= WHAT TO DO =
Please write out, word for word, the passage of the article below about Google's Gemini camera teaser, starting at "As with any" and ending at "Gemini this week.".

Thursday, May 23, 2024
Tech News

Google teases an AI camera feature ahead of I/O that looks better than Rabbit R1’s

Screenshot of Gemini AI

Google teases advancements in Gemini’s multi-modal AI capability.


Ahead of its much-anticipated annual I/O event, Google released a short teaser video on X showing off some new multimodal AI functionality that is sure to have the makers of Rabbit’s R1 quaking in their boots.

In the video, the user holds up their (Android) phone’s camera to the I/O stage and asks “What do you think is happening here?” Gemini, Google’s AI model then responds, “it looks like people are setting up for a large event, perhaps a conference or a presentation.” Then, Gemini asks its own question: “Is there something in particular that catches your eye?” 

When the user asks Gemini what the large letters on the stage mean, Gemini correctly identifies Google’s developer conference. The question likely helps the AI gain contextual information, which in turn positions it to provide more useful answers. The chatbot then follows up with another question: “Have you ever attended Google I/O?” The conversation appears natural and effortless, at least in the video. 

In April, Rabbit showed off similar multimodal AI technology during its R1 launch demo that many lauded as an exciting feature. Google’s teaser video proves the company has been hard at work in developing similar functionality for Gemini, and from the looks of it, it might even be better.

Google and Rabbit aren’t alone. Also today, OpenAI showed off its own suite of developments in its OpenAI Spring Update livestream, including GPT-4o, its newest AI model that now powers ChatGPT to “see, hear, and speak.” During the demo, presenters showed the AI a host of different things via their smartphone’s camera, including a math problem written by hand, and the presenter’s facial expressions, with the AI correctly identifying these things through a similar conversational back-and-forth with its users.

Also: What to expect from Google I/O 2024: Android 15, Gemini, Wear OS, and more

When Google updates Gemini on mobile with this feature, the company’s technology could jump to the front of the pack in the AI assistant race, particularly with Gemini’s exceedingly natural-sounding cadence and follow-up questions. Although the exact breadth of capabilities will be revealed at I/O, this development certainly puts Rabbit in a tricky position, making one of its standout features essentially redundant.

Also: What is Gemini? Everything you should know about Google’s new AI model

As with any demo that isn’t shown off live, you should take this one with a grain of salt. The strategic release of this video just an hour before OpenAI’s livestream suggests Google will have a lot more to say about Gemini this week.

= LISTED RECORDS =
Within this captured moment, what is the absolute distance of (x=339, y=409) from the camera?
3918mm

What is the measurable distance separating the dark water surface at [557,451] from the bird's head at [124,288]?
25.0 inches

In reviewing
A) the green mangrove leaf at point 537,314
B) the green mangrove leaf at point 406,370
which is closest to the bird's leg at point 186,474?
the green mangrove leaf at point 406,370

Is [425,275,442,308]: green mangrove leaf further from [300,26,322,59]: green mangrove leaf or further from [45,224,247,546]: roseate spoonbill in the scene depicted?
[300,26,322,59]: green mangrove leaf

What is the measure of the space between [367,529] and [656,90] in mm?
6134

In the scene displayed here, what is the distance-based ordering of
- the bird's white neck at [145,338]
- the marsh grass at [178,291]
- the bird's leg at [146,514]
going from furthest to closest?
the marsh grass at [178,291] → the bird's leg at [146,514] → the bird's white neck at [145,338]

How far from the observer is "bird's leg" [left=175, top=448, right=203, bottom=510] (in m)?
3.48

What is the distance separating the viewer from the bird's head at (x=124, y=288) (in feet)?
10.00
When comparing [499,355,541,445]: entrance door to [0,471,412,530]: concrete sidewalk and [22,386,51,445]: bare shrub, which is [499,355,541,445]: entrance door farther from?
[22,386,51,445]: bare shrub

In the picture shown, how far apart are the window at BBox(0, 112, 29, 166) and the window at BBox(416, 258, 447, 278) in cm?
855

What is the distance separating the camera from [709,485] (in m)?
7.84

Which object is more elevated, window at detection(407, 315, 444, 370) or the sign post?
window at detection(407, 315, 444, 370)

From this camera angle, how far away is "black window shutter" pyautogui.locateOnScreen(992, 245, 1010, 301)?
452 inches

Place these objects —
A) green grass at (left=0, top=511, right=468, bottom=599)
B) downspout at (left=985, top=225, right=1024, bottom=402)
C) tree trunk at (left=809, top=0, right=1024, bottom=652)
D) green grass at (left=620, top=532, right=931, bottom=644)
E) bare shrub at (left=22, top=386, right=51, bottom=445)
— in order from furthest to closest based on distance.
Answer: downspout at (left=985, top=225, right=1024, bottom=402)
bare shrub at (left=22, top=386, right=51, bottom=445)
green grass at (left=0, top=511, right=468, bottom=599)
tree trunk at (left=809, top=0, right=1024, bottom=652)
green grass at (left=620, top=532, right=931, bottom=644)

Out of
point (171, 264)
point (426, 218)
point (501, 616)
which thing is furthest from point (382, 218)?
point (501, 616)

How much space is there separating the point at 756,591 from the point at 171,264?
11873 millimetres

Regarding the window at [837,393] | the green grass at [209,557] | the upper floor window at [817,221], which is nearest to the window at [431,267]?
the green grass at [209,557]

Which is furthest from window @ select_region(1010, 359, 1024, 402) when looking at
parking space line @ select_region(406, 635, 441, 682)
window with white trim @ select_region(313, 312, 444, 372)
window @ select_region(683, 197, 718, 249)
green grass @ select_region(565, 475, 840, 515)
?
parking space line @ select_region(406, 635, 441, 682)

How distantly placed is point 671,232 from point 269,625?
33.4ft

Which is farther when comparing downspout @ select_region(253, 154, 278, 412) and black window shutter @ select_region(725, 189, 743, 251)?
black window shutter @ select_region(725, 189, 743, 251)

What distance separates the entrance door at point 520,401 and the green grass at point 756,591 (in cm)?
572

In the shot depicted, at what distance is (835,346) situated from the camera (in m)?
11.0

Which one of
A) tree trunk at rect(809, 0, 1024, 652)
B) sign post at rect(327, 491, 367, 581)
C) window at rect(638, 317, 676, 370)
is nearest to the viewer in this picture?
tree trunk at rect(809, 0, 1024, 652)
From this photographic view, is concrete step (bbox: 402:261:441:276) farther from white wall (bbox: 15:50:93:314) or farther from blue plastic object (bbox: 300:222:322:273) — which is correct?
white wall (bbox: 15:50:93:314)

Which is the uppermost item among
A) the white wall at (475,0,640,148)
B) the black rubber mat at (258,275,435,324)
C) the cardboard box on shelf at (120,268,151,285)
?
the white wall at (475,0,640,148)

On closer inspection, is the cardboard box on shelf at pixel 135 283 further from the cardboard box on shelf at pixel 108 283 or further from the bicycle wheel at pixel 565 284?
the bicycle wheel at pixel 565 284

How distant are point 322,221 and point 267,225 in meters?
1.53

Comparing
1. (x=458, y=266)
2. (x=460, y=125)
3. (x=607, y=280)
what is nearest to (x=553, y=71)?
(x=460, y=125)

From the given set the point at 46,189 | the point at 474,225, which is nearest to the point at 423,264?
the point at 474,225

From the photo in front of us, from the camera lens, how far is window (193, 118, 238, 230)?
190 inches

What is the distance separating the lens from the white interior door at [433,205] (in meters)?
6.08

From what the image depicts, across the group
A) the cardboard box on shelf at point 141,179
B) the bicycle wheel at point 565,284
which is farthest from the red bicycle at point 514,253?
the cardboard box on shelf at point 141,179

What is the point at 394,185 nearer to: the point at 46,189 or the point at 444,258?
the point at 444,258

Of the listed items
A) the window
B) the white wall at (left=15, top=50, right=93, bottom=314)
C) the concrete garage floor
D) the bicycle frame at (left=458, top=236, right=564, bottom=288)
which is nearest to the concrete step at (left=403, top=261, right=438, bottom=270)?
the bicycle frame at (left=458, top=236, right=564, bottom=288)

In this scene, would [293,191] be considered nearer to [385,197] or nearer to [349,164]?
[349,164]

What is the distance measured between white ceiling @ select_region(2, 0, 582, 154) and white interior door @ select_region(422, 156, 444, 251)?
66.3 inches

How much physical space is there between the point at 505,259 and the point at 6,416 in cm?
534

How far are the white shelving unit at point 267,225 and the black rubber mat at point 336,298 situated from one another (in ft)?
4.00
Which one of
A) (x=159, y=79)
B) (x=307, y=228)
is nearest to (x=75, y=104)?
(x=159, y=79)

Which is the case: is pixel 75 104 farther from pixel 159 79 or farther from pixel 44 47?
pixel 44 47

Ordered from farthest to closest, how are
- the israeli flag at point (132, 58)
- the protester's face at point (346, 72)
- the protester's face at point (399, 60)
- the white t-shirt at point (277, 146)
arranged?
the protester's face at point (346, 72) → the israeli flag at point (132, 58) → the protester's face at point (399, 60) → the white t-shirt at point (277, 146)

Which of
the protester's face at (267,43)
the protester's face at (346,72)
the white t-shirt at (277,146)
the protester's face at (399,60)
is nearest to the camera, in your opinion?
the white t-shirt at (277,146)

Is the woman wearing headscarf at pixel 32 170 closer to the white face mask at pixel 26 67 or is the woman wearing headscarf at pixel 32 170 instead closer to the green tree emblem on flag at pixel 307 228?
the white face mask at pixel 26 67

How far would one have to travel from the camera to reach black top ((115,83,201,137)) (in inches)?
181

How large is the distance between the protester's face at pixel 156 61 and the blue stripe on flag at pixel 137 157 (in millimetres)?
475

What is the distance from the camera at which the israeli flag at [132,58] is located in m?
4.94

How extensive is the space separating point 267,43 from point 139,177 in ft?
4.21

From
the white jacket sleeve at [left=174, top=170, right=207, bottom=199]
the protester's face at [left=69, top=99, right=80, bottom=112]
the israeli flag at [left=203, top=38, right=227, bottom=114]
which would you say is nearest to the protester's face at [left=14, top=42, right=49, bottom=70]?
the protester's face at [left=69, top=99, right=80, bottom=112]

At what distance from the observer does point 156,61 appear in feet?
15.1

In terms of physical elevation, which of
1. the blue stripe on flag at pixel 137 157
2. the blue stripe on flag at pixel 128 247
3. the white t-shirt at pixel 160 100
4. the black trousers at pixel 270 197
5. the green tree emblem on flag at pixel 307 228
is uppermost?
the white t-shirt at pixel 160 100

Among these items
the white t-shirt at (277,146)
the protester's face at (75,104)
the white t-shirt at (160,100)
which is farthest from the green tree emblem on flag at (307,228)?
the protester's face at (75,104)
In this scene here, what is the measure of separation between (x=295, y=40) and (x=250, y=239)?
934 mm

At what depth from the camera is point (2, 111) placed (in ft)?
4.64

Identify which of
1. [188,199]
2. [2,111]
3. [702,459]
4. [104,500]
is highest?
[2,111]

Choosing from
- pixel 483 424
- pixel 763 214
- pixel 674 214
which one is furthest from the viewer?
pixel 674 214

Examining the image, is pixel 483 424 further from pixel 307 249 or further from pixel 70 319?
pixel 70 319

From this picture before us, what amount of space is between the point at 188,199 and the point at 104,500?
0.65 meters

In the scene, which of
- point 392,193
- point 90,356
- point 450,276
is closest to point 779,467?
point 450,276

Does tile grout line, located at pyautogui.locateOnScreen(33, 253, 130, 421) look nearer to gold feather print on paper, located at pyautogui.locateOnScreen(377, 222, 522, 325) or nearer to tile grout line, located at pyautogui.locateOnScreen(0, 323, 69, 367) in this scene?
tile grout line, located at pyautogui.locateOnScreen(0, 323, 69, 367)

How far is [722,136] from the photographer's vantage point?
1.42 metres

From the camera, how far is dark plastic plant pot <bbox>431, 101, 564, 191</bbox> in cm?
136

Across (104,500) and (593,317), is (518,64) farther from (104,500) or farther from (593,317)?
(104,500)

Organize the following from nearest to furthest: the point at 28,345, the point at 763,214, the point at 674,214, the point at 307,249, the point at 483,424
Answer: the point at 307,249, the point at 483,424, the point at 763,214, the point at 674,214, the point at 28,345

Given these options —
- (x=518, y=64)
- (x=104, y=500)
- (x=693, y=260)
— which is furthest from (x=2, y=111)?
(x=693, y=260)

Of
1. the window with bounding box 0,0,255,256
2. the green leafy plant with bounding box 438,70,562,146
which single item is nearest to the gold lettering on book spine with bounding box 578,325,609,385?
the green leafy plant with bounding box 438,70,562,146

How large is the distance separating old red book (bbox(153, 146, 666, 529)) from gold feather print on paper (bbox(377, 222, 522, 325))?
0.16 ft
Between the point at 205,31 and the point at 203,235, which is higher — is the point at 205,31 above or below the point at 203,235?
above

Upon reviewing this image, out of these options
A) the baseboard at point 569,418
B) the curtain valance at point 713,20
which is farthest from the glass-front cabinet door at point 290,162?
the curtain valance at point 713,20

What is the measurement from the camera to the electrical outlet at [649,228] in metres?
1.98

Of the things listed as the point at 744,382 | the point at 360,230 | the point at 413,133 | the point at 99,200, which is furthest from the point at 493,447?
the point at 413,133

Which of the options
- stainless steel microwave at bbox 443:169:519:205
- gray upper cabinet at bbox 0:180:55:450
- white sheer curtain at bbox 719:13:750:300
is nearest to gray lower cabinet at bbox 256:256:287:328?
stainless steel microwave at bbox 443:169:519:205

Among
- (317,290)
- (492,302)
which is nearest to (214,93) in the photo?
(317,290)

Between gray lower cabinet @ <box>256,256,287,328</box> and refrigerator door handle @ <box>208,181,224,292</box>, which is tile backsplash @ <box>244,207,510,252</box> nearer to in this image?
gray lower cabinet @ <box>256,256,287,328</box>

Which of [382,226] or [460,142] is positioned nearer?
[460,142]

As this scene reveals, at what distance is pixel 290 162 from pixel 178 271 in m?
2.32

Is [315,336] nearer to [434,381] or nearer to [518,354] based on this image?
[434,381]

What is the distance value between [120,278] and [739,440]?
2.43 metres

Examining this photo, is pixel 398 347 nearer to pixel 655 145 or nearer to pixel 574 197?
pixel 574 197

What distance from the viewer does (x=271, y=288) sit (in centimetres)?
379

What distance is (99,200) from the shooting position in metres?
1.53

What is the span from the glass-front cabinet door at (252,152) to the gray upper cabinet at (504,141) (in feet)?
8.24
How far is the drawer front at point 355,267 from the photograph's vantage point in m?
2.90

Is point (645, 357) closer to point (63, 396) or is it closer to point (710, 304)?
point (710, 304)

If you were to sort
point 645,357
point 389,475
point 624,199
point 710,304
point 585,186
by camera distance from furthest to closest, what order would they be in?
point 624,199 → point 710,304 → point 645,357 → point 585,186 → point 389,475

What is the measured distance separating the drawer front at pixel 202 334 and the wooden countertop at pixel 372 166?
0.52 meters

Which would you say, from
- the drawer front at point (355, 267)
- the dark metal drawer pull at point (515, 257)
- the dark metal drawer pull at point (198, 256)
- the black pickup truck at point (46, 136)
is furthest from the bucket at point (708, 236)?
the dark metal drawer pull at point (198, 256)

= EXERCISE OUTPUT =
As with any demo that isn’t shown off live, you should take this one with a grain of salt. The strategic release of this video just an hour before OpenAI’s livestream suggests Google will have a lot more to say about Gemini this week.